DATASET RECORDS:
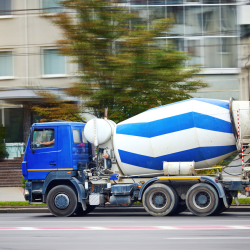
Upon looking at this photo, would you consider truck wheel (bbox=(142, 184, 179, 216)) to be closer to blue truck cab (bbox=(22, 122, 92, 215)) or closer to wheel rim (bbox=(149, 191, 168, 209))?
wheel rim (bbox=(149, 191, 168, 209))

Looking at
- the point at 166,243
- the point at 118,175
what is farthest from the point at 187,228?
the point at 118,175

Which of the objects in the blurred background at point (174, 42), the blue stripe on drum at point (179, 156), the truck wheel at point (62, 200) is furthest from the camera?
the blurred background at point (174, 42)

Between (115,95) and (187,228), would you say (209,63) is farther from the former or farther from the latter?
(187,228)

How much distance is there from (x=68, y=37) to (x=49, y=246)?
1083 centimetres

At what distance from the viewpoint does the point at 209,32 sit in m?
26.8

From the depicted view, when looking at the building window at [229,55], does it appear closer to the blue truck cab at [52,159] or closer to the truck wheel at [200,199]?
the blue truck cab at [52,159]

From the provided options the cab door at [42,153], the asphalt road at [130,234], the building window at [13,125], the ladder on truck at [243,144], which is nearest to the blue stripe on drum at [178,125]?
the ladder on truck at [243,144]

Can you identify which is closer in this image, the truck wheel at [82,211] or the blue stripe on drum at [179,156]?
the blue stripe on drum at [179,156]

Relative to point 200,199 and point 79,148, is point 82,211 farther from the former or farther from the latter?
point 200,199

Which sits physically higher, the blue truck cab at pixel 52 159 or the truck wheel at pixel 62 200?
the blue truck cab at pixel 52 159

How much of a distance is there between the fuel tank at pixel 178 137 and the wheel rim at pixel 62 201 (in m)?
1.89

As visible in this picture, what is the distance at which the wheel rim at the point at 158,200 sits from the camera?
13.8 m

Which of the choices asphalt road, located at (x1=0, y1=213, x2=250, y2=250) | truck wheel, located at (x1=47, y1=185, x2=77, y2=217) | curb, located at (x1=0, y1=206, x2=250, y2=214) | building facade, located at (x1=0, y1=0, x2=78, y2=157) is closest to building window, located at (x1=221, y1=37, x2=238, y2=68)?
building facade, located at (x1=0, y1=0, x2=78, y2=157)

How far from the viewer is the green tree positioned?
17469 mm
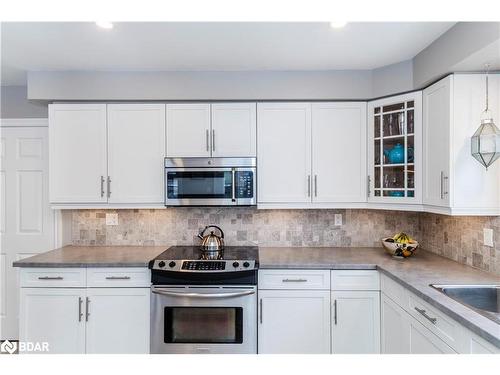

STATED GOAL: Convert the material above into a JSON list of strings, one string per line, omitting blank lines and the pictures.

SOLVED EXERCISE:
[
  "Upon looking at this photo, would you consider truck wheel (bbox=(142, 184, 179, 216)) to be closer to blue truck cab (bbox=(22, 122, 92, 215)) or closer to wheel rim (bbox=(149, 191, 168, 209))?",
  "wheel rim (bbox=(149, 191, 168, 209))",
  "Looking at",
  "- the point at 166,243",
  "- the point at 118,175",
  "what is farthest from the point at 187,228?",
  "the point at 118,175",
  "Which of the objects in the blurred background at point (174, 42), the blue stripe on drum at point (179, 156), the truck wheel at point (62, 200) is furthest from the camera?",
  "the blurred background at point (174, 42)",
  "Between (115,95) and (187,228), would you say (209,63) is farther from the former or farther from the latter?",
  "(187,228)",
  "How much distance is there from (x=68, y=37) to (x=49, y=246)?",
  "1083 centimetres",
  "At what distance from the viewpoint does the point at 209,32 sit in m?",
  "26.8",
  "From the depicted view, when looking at the building window at [229,55], does it appear closer to the blue truck cab at [52,159] or closer to the truck wheel at [200,199]?",
  "the blue truck cab at [52,159]",
  "From the provided options the cab door at [42,153], the asphalt road at [130,234], the building window at [13,125], the ladder on truck at [243,144], which is nearest to the blue stripe on drum at [178,125]?",
  "the ladder on truck at [243,144]",
  "Can you identify which is closer in this image, the truck wheel at [82,211] or the blue stripe on drum at [179,156]?",
  "the blue stripe on drum at [179,156]",
  "Relative to point 200,199 and point 79,148, is point 82,211 farther from the former or farther from the latter?",
  "point 200,199",
  "Which sits physically higher, the blue truck cab at pixel 52 159 or the truck wheel at pixel 62 200?",
  "the blue truck cab at pixel 52 159",
  "How much of a distance is there between the fuel tank at pixel 178 137 and the wheel rim at pixel 62 201 (in m)?",
  "1.89",
  "As visible in this picture, what is the distance at which the wheel rim at the point at 158,200 sits from the camera?",
  "13.8 m",
  "Which of the choices asphalt road, located at (x1=0, y1=213, x2=250, y2=250) | truck wheel, located at (x1=47, y1=185, x2=77, y2=217) | curb, located at (x1=0, y1=206, x2=250, y2=214) | building facade, located at (x1=0, y1=0, x2=78, y2=157) is closest to building window, located at (x1=221, y1=37, x2=238, y2=68)?",
  "building facade, located at (x1=0, y1=0, x2=78, y2=157)",
  "How far from the viewer is the green tree positioned?",
  "17469 mm"
]